Offensive operations are mainly used during times of war. The purpose of offensive operations is to change the course of events in our favor -- and these types of operations usually include violence and force. However, offensive operations can also be used to deter future conflicts; for example, placing armed soldiers at civilian checkpoints in combat zones is a type of offensive operation. Armed soldiers working out of civilian checkpoints is a show of force designed to deter conflict.
Defensive operations are designed to prevent military casualties on our side of the battle while setting the stage for a future offensive operation. During a defensive operation, military forces will protect themselves, their area of operations (commonly called the AO) and any property contained in the AO. When U.S. forces come under attack, commanders gather information and instruct their troops to defend themselves. Generally, commanders plan ahead for these situations and can use experience, strategy and TTPs to turn the tables on the enemy.
Stability operations hold military situations together during tenuous times. Using psychological operations, latent shows of force and cooperation between local forces and our military, stability operations prevent the U.S. Armed Forces from having to take an offensive or defensive stance. Stability operations cannot be conducted during active combat; rather, stability operations occur before and after periods of active combat. Building community facilities, responding to local crises and training local law enforcement officers are examples of stability operations.
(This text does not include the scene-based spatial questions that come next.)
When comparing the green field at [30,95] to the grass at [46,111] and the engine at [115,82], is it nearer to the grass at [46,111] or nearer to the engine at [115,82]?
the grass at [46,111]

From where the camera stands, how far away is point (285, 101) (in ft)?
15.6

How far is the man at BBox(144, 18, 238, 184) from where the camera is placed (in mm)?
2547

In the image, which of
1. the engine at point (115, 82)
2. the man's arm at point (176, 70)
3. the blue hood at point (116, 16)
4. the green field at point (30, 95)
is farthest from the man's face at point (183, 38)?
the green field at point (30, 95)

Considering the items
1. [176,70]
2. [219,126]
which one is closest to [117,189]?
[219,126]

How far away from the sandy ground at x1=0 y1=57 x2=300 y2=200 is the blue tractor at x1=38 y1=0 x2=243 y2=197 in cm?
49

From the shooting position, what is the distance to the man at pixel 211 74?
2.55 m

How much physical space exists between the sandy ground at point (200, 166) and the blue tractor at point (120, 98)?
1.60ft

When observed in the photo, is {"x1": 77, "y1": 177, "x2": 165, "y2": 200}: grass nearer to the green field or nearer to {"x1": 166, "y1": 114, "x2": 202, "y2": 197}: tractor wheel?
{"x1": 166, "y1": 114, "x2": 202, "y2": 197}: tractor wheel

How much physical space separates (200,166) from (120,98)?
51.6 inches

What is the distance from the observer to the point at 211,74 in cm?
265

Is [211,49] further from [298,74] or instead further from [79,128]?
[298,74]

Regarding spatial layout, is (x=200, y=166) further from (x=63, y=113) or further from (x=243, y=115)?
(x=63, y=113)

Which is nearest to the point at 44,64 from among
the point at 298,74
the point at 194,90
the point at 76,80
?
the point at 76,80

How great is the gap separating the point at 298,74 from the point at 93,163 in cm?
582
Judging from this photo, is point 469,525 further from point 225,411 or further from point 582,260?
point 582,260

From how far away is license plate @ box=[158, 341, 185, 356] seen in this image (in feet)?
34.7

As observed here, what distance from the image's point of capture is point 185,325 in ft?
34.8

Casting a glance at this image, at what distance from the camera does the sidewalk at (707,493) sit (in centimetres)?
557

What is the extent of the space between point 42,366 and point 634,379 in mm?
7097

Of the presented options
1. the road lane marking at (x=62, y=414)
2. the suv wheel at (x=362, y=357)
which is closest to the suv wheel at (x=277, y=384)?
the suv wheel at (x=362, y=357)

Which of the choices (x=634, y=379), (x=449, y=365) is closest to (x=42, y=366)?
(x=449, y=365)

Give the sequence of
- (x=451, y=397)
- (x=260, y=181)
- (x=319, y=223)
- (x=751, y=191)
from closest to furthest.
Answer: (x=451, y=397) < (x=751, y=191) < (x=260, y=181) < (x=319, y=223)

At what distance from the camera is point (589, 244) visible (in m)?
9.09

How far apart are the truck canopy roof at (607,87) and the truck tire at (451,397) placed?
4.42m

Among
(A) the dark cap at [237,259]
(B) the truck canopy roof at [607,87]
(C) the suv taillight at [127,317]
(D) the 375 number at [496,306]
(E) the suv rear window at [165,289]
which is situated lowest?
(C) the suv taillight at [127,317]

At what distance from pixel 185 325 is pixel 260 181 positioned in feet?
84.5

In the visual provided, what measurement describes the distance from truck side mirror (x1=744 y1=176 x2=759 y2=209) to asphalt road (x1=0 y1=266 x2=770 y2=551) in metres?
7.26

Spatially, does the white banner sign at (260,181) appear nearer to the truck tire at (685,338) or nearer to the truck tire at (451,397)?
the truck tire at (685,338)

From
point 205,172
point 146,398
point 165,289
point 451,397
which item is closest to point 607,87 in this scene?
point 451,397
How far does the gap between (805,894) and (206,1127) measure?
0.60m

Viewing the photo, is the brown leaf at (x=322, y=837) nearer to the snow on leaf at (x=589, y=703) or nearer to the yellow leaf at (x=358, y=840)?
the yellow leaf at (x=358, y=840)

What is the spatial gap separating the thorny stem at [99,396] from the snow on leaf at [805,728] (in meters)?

Support operations provide reinforcement to local authorities, both foreign and domestic, during times of need. This type of operation can be used concurrently with a stability operation and during defensive operations. When a local military engages an enemy, for example, U.S. forces may lend assistance as requested. Support operations are designed to win wars, resolve conflict and promote peace. Support operations can also include responding to national emergencies and disasters.